Vorgegebener Text |
Die Könige des Bordelais
Bordeaux ist berühmt für seine Cuvées. Im Gegensatz zum Burgund, wo sortenreine Weine bevorzugt werden, werden im Bordelais mehrere Rebsorten gemischt, um komplexe und ausgewogene Weine zu kreieren.
Die roten Rebsorten
Merlot – Die dominierende Rebsorte
Merlot macht mehr als 65 % der Rebflächen im Bordelais aus. Er ergibt Weine:
- Rund, geschmeidig, mit seidigen Tanninen
- Mit Aromen von Pflaume, Schwarzkirsche und Schokolade
- Die relativ jung getrunken werden
Emblematische Weine: Pomerol (Pétrus), Saint-Émilion
Cabernet Sauvignon – Die Struktur
Die Königssorte des Médoc bringt:
- Feste Tannine und eine schöne Säure
- Aromen von schwarzer Johannisbeere, grüner Paprika, Bleistift
- Ein außergewöhnliches Lagerpotenzial (20 bis 50 Jahre)

Auszüge der Datensätze |

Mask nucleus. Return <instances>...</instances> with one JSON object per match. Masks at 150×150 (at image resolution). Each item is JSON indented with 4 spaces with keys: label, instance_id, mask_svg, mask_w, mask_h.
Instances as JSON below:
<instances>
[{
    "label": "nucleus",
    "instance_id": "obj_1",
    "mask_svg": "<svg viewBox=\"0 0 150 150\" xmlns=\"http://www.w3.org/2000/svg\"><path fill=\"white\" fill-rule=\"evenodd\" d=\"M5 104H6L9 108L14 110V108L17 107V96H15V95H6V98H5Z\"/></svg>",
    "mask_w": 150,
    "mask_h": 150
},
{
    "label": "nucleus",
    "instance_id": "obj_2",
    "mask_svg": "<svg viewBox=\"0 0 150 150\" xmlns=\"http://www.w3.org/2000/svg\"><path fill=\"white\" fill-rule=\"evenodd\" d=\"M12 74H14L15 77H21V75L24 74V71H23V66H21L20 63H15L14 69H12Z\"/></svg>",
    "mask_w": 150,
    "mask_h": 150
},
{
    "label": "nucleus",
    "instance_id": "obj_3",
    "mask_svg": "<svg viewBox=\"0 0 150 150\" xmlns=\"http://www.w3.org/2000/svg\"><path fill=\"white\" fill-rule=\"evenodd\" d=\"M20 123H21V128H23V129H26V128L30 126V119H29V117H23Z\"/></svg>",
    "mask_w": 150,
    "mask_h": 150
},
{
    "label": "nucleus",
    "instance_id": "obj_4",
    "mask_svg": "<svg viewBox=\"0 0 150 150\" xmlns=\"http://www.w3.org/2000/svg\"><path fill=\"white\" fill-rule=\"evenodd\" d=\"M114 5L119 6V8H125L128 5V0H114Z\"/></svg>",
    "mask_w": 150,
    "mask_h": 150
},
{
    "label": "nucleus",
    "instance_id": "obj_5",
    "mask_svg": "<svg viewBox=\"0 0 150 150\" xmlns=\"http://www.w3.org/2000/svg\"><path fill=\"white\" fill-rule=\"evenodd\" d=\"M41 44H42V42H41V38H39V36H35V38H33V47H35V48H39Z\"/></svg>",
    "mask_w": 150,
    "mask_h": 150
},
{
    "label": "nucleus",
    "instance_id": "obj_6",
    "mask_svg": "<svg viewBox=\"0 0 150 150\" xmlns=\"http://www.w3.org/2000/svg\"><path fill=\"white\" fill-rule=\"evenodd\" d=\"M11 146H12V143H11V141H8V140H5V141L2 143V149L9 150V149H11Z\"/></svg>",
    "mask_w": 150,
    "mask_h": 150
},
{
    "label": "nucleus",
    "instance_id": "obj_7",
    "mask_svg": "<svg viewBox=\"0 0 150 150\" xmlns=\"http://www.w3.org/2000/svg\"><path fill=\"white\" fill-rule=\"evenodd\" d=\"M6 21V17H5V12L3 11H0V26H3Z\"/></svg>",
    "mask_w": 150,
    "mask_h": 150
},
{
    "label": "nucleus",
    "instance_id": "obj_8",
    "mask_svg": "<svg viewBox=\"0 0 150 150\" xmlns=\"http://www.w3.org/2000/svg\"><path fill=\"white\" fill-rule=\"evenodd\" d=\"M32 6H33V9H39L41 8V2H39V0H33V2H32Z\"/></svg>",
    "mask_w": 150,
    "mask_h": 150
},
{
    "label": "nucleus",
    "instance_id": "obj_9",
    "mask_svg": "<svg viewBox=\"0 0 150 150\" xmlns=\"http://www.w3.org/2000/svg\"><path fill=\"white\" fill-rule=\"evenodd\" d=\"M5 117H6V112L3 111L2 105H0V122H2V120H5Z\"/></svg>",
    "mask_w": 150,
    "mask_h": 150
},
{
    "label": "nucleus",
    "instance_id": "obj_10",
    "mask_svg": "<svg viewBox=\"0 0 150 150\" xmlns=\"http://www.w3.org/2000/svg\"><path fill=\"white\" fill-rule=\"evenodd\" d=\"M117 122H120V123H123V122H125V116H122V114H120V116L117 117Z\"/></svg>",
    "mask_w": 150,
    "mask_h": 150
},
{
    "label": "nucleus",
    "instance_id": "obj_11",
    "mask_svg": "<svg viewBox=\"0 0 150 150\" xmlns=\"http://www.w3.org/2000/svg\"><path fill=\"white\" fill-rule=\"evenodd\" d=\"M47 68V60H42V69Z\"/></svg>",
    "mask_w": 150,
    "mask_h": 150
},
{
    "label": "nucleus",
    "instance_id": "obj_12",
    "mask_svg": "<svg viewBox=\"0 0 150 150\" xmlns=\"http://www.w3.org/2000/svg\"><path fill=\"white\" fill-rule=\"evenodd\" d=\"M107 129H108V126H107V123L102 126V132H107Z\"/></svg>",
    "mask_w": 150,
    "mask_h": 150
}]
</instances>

Ihre Aufgaben |
- A) Beantworten Sie anhand des Textes über die Bordeaux-Rebsorten:
(i) Welchen Anteil der Rebflächen im Bordelais macht Merlot aus?
(ii) Welches Lagerpotenzial wird dem Cabernet Sauvignon zugeschrieben?
(iii) Welche Weine werden im Burgund bevorzugt?
- B) Stimmen diese Aussagen mit dem Text über die Bordeaux-Rebsorten überein? Antworten Sie jeweils mit Ja oder Nein und zitieren Sie die entscheidenden Worte.
(i) Im Bordelais werden mehrere Rebsorten miteinander gemischt.
(ii) Merlot-Weine werden in der Regel erst nach sehr langer Lagerung getrunken.
(iii) Cabernet Sauvignon gilt als Königssorte von Saint-Émilion.
- C) Wie geht der Text über die Bordeaux-Rebsorten nach dem letzten Listenpunkt weiter? Schreiben Sie die Fortsetzung.

Ergebnisse je Aufgabe |
- A)
(i) Mehr als 65 %.
(ii) 20 bis 50 Jahre.
(iii) Sortenreine Weine.

- B)
(i) Ja: „werden im Bordelais mehrere Rebsorten gemischt“
(ii) Nein: „Die relativ jung getrunken werden“
(iii) Nein: „Die Königssorte des Médoc bringt:“

- C)
Emblematische Weine: Pauillac (Mouton Rothschild), Saint-Julien
Cabernet Franc — Die Eleganz
Pflanzlicher und duftender als der Cabernet Sauvignon:
- Aromen von Himbeere, Veilchen, Bleistift
- Feinere Tannine
- Hauptkomponente in Saint-Émilion und Pomerol
Die weißen Rebsorten
Sauvignon Blanc
Dominierende Rebsorte der trockenen Weißweine aus dem Bordeaux (Pessac-Léognan, Entre-Deux-Mers):
- Frisch, lebhaft, mit Noten von Zitrusfrüchten und Buchsbaum
- Hervorragend als Aperitif zu Meeresfrüchten
Sémillon
Unverzichtbar für die Sauternes und Barsac:
- Aromen von Honig, kandierten Aprikosen, Bienenwachs
- Anfällig für Botrytis cinerea (Edelfäule)
Wie wird der Wein verschnitten?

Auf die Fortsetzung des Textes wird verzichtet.